The net effect of all the foregoing is that respondent is obliged to collate into the mass of the estate of petitioner, in the event of his death, the EDSA property as an advance of Alexander's share in the estate of his father, to the extent that petitioner provided a part of its purchase price.30
Ultimately, while the Court did not expound on the apparent conflict between Articles 1448 and 749, it upheld the presumed donation notwithstanding the absence of any showing that Article 749 was complied with. The ponencia's treatment of the presumed donation in this case is consistent with Ty.

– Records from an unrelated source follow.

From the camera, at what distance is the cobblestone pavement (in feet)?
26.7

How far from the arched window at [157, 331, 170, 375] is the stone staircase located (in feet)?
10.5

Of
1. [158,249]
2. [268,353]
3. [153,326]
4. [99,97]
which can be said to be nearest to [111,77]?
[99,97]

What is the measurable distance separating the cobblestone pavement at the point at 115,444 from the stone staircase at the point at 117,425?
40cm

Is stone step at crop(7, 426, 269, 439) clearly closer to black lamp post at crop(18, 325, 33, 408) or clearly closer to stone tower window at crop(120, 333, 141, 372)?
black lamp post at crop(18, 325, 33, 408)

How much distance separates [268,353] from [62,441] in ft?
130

All told, I agree that the presumption of the donation under Article 1448 has not been rebutted and that such presumption dispenses with the need to comply with the formal requirements under Articles 748 and 749.

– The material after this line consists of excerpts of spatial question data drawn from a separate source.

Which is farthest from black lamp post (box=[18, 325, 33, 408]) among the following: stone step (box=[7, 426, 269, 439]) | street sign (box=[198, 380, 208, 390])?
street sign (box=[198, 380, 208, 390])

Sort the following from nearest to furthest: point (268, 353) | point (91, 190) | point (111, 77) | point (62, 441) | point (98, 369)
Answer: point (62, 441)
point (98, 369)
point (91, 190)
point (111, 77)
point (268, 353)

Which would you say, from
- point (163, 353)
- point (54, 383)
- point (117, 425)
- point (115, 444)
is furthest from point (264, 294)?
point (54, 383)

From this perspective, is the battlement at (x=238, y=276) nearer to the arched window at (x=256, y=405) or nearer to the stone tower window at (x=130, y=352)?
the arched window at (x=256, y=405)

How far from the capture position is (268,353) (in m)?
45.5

Accordingly, I CONCUR in the grant of the Petition.
Footnotes
1 Ponencia, pp. 2 and 8.
2 Id.
3 Id. at 3.
4 Id.
5 Emphasis supplied.
6 Ponencia, p. 2.
7 Id. at 5. See also rollo, p. 38, CA Decision.
8 Ponencia, p. 3.
9 Id.
10 Id.
11 Id. at 4.
12 Id. at 3.
13 Id. at 7.
14 Rollo, pp. 37-38, CA Decision.
15 See Samartino v. Raon, 433 Phil. 173, 189 (2002) [Per J. Ynares-Santiago, First Division].
16 ARTICLE 729. When the donor intends that the donation shall take effect during the lifetime of the donor, though the property shall not be delivered till after the donor's death, this shall be a donation inter vivos. The fruits of the property from the time of the acceptance of the donation, shall pertain to the donee, unless the donor provides otherwise.
17 ARTICLE 750. The donation may comprehend all the present property of the donor, or part thereof, provided he [or she] reserves, in full ownership or in usufruct, sufficient means for the support of himself [or herself], and of all relatives who, at the time of the acceptance of the donation, are by law entitled to be supported by the donor. Without such reservation, the donation shall be reduced in petition of any person affected.
18 See NEW CIVIL CODE, art. 732 in relation to art. 1306.
19 Ponencia, p. 10.
20 481 Phil. 125 (2004) [Per J. Ynares-Santiago, First Division].
21 Id. at 137-138.
22 Magsaysay Maritime Corp. v. Heirs of Buenaflor, 875 Phil. 253, 264-265 (2020) [Per J. J. Reyes, Jr., First Division]. Emphasis supplied.
23 Emphasis supplied.
24 Diesel Construction Co., Inc. v. UPSI Property Holdings. Inc., 572 Phil. 494, 503 (2008) [Per J. Velasco, Jr., Second Division]. Emphasis supplied.
25 See IV EDGARDO L. PARAS, CIVIL CODE OF THE PHILIPPINES ANNOTATED 933 (19th ed., 2021).
26 See Chavez v. Judicial and Bar Council, 691 Phil. 173, 200 (2012) [Per J. Mendoza, En Banc].
27 Emphasis supplied.
28 289 Phil. 577 (1992) [Per J. Feliciano, Second Division].
29 576 Phil. 296 (2008) [Per J. Azcuna, First Division].